Aqueous foams are known to be excellent acoustic insulators and used as such e.g. in military context, but there is no clear physical picture even at low driving pressure. To resolve this issue, we perform systematic measurements of the speed of sound and attenuation through both commercial and home-made (based on simple usual surfactants like SDS) foams. We report mostly measurements at 40 kHz, but we also mention measurements at lower and higher frequencies, in the range 0.5-600 kHz. We quantify the influence of the bubble size a (15-200 µm), thanks to the natural coarsening of an ageing foam.

Since the acoustic wavelength is much larger than the bubble size in this parameter range, we develop a mean-field model based on the coupled dynamics of a soap film and a Plateau border, the two items constituting the liquid network of a foam. This model system displays a resonance frequency inversely proportional to the film radius. Below resonance, the film and the Plateau border oscillate similarly. Above resonance, only the films move significantly.

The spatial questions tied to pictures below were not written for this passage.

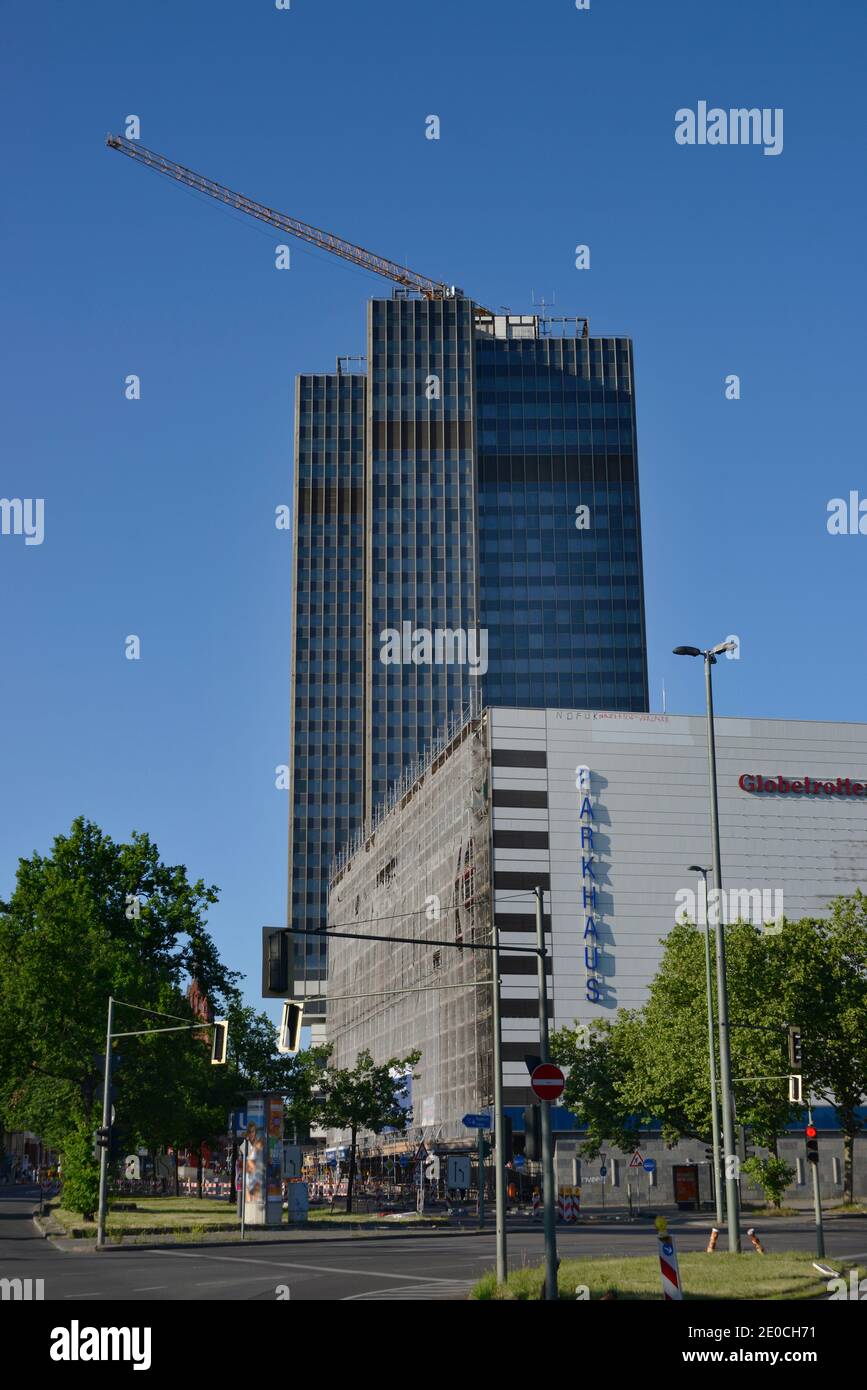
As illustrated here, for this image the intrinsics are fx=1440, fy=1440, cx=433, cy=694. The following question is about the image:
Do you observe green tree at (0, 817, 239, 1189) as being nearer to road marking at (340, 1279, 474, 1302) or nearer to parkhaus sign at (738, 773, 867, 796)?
road marking at (340, 1279, 474, 1302)

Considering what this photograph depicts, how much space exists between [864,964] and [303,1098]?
36.0 m

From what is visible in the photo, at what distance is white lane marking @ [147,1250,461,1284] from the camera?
31272 millimetres

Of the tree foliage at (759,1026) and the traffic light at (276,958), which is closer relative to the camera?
the traffic light at (276,958)

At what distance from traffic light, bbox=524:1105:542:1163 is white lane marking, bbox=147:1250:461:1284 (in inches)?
205

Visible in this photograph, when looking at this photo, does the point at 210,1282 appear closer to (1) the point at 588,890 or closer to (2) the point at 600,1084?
(2) the point at 600,1084

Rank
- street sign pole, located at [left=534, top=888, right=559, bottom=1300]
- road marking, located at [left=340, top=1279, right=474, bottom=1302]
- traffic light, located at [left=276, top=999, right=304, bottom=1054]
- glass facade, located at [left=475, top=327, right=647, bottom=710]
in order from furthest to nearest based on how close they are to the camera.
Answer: glass facade, located at [left=475, top=327, right=647, bottom=710] → traffic light, located at [left=276, top=999, right=304, bottom=1054] → road marking, located at [left=340, top=1279, right=474, bottom=1302] → street sign pole, located at [left=534, top=888, right=559, bottom=1300]

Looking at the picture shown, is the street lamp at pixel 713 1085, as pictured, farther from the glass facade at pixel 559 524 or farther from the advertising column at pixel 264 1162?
the glass facade at pixel 559 524

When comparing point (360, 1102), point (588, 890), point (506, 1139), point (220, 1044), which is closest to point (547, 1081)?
point (506, 1139)

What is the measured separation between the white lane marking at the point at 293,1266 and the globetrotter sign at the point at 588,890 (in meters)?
53.0

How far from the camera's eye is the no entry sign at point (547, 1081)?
2517 cm

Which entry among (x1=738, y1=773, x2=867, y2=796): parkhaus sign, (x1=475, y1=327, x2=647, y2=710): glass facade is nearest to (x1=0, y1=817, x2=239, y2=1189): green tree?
(x1=738, y1=773, x2=867, y2=796): parkhaus sign

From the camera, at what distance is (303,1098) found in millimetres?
87062

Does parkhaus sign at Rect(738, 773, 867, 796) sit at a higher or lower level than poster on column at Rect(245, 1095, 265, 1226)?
higher

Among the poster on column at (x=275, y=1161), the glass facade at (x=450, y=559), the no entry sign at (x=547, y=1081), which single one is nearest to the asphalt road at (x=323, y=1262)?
the no entry sign at (x=547, y=1081)
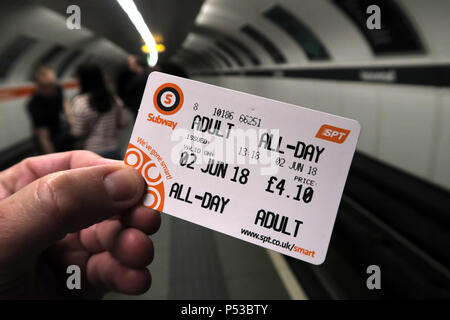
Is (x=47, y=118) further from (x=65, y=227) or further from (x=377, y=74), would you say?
Answer: (x=377, y=74)

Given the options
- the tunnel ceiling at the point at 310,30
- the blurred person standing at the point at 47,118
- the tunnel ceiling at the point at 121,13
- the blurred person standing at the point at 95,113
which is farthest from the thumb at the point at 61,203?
the tunnel ceiling at the point at 310,30

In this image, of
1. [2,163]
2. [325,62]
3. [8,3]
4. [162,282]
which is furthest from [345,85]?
[2,163]

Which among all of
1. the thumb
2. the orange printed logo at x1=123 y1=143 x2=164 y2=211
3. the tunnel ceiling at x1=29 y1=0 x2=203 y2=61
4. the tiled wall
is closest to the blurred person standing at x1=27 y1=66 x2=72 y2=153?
the tunnel ceiling at x1=29 y1=0 x2=203 y2=61

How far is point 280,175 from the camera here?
2.81 feet

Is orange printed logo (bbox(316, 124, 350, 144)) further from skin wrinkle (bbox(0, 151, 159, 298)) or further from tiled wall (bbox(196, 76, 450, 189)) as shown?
tiled wall (bbox(196, 76, 450, 189))

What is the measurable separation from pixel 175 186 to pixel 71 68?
14368 millimetres

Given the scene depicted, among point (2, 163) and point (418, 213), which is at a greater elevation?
point (2, 163)

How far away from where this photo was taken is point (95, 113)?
2354 mm

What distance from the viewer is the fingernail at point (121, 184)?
0.85 meters

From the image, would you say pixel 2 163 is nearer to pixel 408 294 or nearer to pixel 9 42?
pixel 9 42

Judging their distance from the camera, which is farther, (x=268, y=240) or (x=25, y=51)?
(x=25, y=51)

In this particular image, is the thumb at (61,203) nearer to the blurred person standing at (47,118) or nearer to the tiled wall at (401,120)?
the blurred person standing at (47,118)

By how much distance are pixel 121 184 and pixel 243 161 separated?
1.22 feet

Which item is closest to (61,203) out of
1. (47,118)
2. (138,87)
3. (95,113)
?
(138,87)
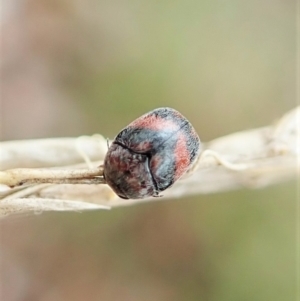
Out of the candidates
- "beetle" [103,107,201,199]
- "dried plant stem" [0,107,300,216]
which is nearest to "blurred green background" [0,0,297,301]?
"dried plant stem" [0,107,300,216]

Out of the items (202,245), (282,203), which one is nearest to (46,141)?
(202,245)

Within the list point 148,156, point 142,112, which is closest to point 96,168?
point 148,156

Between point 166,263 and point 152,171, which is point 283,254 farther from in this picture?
point 152,171

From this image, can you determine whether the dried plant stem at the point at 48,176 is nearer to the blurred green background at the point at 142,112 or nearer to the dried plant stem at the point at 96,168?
the dried plant stem at the point at 96,168

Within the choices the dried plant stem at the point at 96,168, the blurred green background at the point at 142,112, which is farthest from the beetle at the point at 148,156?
the blurred green background at the point at 142,112

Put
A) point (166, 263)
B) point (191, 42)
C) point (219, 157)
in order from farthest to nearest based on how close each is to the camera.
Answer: point (191, 42)
point (166, 263)
point (219, 157)

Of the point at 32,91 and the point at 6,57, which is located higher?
the point at 6,57

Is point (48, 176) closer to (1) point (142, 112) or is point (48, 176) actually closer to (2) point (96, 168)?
(2) point (96, 168)
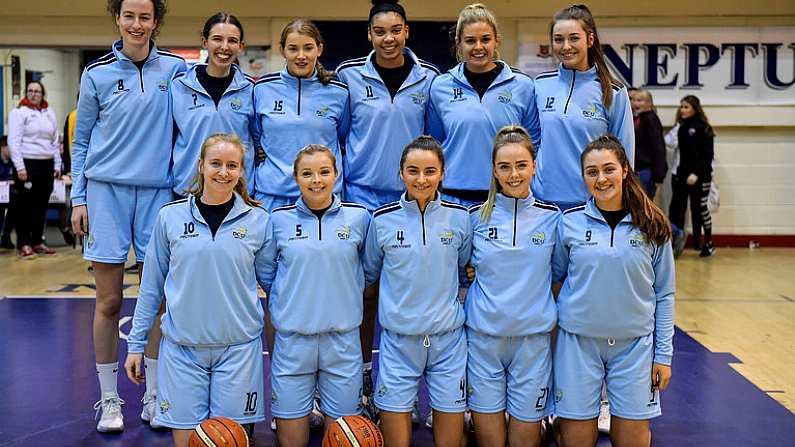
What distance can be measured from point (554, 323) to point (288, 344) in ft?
3.40

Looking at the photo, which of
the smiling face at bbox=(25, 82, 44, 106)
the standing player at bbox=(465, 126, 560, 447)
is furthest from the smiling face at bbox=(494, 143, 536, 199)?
the smiling face at bbox=(25, 82, 44, 106)

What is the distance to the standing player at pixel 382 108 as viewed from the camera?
344 centimetres

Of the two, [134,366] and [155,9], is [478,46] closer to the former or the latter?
[155,9]

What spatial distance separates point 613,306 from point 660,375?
0.35m

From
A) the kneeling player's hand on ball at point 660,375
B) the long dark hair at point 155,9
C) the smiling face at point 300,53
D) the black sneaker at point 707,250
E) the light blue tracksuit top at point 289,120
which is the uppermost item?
the long dark hair at point 155,9

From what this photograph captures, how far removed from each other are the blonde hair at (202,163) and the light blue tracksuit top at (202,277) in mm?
43

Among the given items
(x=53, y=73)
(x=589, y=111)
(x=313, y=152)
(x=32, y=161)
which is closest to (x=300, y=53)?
(x=313, y=152)

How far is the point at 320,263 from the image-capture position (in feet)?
10.2

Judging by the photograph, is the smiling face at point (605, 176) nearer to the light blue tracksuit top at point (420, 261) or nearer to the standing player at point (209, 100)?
the light blue tracksuit top at point (420, 261)

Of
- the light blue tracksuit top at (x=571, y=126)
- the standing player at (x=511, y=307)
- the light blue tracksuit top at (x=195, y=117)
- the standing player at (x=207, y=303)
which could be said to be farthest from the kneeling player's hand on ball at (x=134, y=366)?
the light blue tracksuit top at (x=571, y=126)

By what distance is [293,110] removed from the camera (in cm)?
341

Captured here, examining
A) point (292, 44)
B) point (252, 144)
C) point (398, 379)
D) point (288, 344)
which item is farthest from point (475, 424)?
point (292, 44)

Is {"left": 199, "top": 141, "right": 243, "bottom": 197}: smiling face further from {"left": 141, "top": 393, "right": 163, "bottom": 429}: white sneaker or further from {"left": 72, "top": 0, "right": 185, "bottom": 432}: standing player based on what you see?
{"left": 141, "top": 393, "right": 163, "bottom": 429}: white sneaker

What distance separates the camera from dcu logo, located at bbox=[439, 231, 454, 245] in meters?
3.15
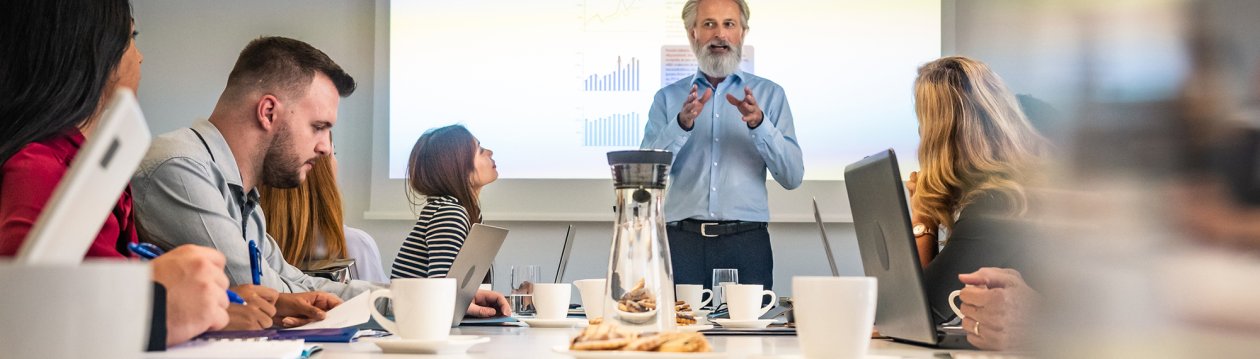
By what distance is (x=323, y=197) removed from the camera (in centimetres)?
291

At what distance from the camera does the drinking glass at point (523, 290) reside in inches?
88.1

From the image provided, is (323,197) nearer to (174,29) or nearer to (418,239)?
(418,239)

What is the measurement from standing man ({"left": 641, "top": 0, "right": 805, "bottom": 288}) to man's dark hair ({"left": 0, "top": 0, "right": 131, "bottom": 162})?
2244mm

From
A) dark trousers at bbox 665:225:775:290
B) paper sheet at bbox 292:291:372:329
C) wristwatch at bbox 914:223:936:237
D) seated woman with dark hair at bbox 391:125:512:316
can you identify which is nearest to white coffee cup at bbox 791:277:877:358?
paper sheet at bbox 292:291:372:329

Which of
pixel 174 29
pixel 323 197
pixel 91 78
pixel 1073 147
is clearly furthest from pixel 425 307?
pixel 174 29

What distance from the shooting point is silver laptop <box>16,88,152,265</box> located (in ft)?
1.28

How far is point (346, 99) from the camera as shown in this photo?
4551 millimetres

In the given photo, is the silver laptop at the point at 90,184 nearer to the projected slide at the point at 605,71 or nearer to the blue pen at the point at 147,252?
the blue pen at the point at 147,252

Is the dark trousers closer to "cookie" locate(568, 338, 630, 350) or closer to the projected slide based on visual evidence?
the projected slide

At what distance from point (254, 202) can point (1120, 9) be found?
2205mm

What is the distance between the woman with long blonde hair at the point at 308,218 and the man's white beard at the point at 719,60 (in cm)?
147

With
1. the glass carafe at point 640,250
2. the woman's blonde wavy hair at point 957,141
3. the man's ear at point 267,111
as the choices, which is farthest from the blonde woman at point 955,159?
the man's ear at point 267,111

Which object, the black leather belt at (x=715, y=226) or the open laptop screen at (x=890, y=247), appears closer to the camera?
the open laptop screen at (x=890, y=247)

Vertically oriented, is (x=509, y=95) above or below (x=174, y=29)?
below
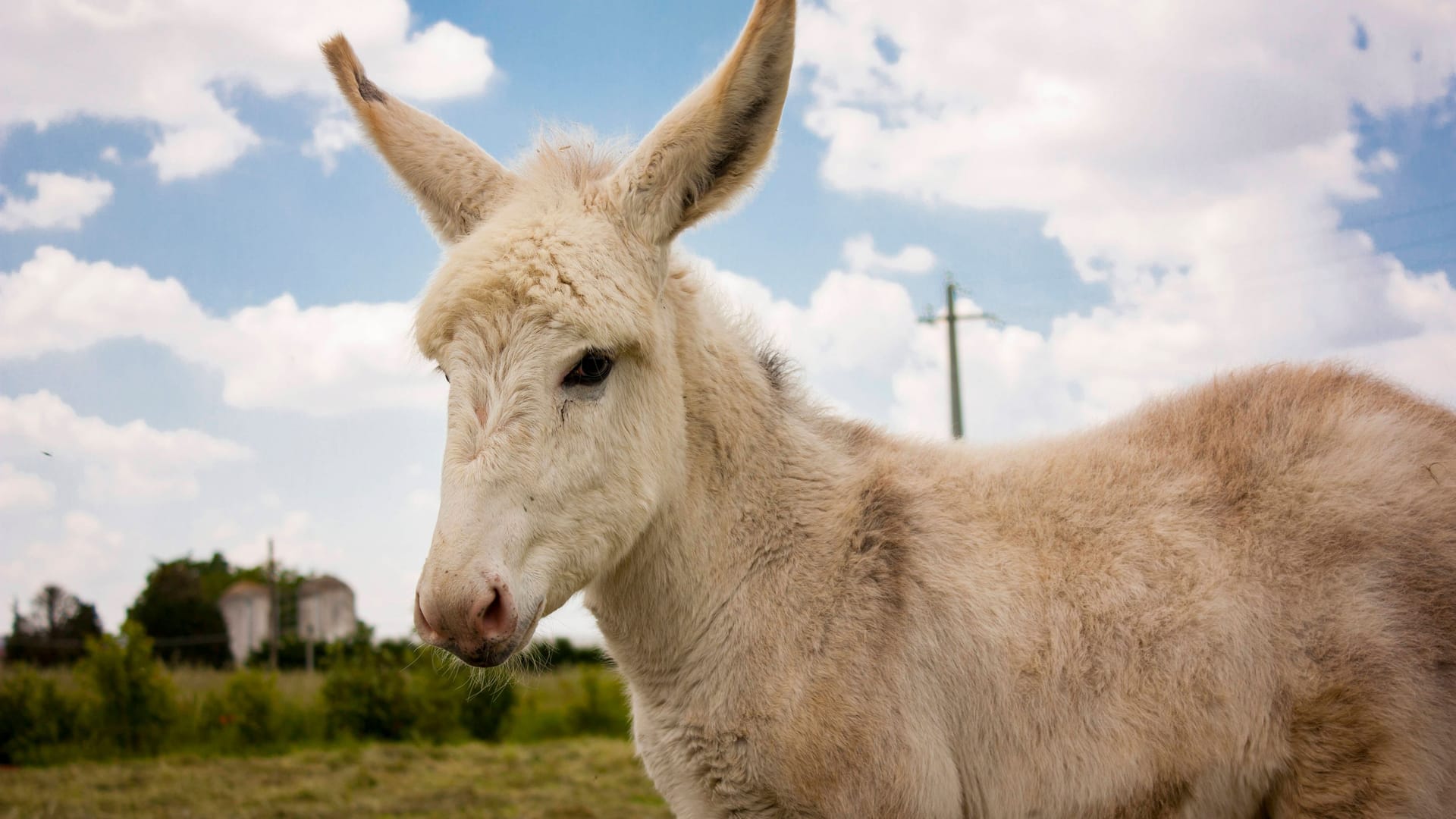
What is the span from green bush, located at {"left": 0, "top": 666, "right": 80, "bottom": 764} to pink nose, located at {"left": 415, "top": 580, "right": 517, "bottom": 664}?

Our model quantitatively explains the highly dispersive and complex acoustic behaviour that our experiments reveal for the first time: low speed of sound at small frequency and bubble size; large speed of sound just below that of air at large frequency and bubble size; and a transition regime with a maximum for the speed of sound, and another one for the attenuation. This study provides new insights on wave attenuation by aqueous foams, which is of great interest to better model and optimise this process for industrial applications.